• TASK LIST:
**A)** According to the scuba diving tips, what is the most important thing to remember?
**B)** Continue the scuba diving tips for beginners from their last sentence.

• DOCUMENT EXCERPT:

-- Opening Marker --

10 Scuba Diving Tips for Beginners Who Need to Know

Media Reports

Do you think scuba diving is a safe sport for people? Here are some scuba diving tips for beginners who need to know. 


1.  When you choose a dive school for learning scuba diving, safety should be the number one concern. You can check out online reviews to see if there are some reviews about safety, disorganization, or faulty equipment. 


2.  Before you go underwater, always check your dive equipment. Warning signs of faulty equipment include broken buckles, strange-smelling/tasting air, air leaks, and a jumping needle on your air gauge when you take a breath out of your regulator.


3. Never be afraid to ask your guide or instructor questions, no matter how silly they might seem. Remember, everyone started as a beginner once, and it’s better to dive with confidence instead of confusion.


4. If you have open wounds, avoid diving or make sure that you the wounds covered – especially around coral reefs, where the skin is more prone to infection. Wear a wetsuit, or protect the wound with gauze and waterproof tape.


5. Did you know that your body processes liquids more efficiently while at neutral buoyancy? This is why while diving, you’ll have to pee more than usual. Why does this happen? Check out how Diver Magazine answers, why do I need to pee every time I dive?


6. The most important thing to remember is, always to keep breathing. Never, ever hold your breath.


7. Beginner scuba divers often don’t realize how much air they consume and tend to breathe more than advanced divers. Always keep an eye on your gauge and let your instructor/guide know when you’re low. Don’t be shy to tell your guide this, it’s totally normal.

-- Closing Marker --

• DATASET:
-- Opening Marker --

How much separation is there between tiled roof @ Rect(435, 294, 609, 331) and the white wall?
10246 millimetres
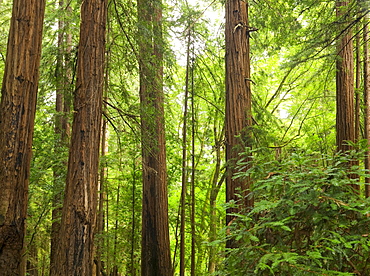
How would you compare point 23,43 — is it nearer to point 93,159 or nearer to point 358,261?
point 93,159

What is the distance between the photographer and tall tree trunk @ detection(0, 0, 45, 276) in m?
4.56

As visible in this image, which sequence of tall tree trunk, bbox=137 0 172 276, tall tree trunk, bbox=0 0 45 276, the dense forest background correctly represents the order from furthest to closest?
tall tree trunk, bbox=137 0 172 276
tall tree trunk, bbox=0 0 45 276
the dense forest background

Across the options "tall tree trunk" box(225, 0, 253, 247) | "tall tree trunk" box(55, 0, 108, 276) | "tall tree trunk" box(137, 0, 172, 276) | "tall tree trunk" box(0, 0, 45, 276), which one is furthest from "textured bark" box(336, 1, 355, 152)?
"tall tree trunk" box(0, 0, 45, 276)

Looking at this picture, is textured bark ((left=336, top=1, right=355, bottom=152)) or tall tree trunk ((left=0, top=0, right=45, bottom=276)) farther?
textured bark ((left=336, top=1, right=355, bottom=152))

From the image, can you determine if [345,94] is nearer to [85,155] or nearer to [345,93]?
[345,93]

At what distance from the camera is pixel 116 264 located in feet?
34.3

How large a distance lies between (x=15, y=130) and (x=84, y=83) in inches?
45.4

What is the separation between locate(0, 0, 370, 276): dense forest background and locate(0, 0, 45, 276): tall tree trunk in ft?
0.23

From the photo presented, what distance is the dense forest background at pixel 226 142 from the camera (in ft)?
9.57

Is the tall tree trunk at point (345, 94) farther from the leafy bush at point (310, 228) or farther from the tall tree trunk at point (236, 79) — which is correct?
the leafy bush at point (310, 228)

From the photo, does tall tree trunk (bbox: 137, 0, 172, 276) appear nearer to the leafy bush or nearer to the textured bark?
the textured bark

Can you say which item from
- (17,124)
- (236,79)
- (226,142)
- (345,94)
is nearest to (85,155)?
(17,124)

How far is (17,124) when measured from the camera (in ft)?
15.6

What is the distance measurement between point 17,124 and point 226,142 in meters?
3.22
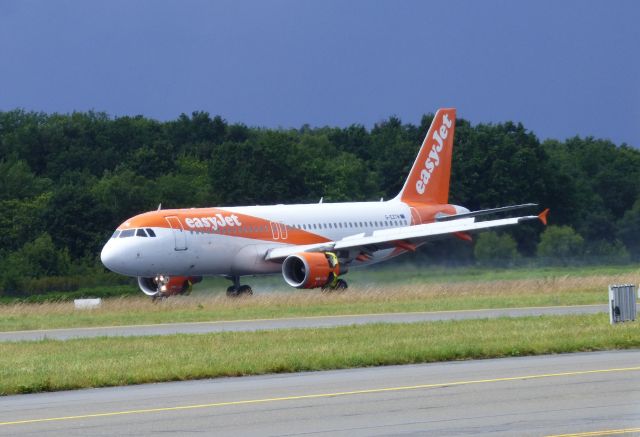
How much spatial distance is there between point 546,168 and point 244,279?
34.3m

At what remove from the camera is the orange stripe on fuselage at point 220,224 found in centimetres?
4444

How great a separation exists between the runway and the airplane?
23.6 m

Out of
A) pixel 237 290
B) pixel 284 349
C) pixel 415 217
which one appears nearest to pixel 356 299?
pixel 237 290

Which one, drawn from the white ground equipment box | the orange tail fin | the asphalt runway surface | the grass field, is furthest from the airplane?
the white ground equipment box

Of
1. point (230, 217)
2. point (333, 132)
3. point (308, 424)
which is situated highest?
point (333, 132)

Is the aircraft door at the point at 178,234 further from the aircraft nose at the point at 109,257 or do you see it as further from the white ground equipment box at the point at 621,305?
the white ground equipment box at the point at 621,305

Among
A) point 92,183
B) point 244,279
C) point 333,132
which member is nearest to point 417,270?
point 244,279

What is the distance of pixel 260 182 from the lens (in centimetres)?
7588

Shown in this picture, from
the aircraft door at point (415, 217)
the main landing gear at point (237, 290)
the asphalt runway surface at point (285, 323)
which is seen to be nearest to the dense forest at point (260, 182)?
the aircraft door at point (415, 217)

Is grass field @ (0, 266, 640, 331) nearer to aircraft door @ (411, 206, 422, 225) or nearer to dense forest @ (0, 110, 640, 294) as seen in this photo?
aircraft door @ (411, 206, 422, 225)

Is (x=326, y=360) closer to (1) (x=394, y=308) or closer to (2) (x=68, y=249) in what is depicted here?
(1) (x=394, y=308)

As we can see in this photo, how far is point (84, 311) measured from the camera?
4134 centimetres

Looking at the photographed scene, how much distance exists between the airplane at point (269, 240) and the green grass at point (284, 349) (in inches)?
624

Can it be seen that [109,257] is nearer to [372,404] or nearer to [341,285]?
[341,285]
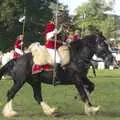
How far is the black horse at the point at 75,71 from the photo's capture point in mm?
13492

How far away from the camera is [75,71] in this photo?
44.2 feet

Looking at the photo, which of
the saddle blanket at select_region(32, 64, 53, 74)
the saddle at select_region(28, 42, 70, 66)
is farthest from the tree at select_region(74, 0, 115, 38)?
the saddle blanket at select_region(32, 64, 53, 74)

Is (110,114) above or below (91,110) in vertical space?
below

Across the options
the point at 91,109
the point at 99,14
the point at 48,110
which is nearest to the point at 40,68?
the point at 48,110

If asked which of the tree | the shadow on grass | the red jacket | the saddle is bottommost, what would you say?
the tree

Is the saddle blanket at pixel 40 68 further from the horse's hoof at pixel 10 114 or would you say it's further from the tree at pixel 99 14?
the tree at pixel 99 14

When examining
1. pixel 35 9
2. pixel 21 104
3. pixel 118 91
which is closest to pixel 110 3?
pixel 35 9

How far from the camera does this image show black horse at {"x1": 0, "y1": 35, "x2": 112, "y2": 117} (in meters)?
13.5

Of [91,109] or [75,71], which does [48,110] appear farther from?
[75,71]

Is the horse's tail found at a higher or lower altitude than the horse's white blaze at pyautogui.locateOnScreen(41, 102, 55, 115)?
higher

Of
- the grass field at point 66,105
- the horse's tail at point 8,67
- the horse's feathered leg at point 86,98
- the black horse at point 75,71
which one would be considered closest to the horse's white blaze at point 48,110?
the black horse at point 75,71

-- Closing Marker --

• ANSWERS BY ITEM:
**A)** To keep breathing and never hold your breath.

**B)**
8. Constantly communicate with your buddy. Ask them if they are OK and point out any incredible things that you see.


9. If you need to grab another diver’s attention, make noise by banging lightly against your tank with a tank banger.


10. As there are different types of scuba lights, you’ll need to consider what activities you plan to engage in so you can choose the best light source for your needs. If you’re planning on going spearfishing, for instance, then you’re better off with a dive light that can be mounted to your weapon or to a part of your body, leaving both hands free to operate your weapon and other tools; or if your dives consist mainly of exploring underwater caves and mysterious shipwrecks, you may find a large primary light more useful.


A dive light's beam angle is another thing you should consider when choosing the right type of underwater light source. A wider beam angle is what you’ll need for night driving as it provides maximum visibility while a narrower beam angle will be more useful for illuminating specific spots—such as when you need to see into an underwater crevice or underneath some rocks. It’s also the better option for murky, low-visibility waters.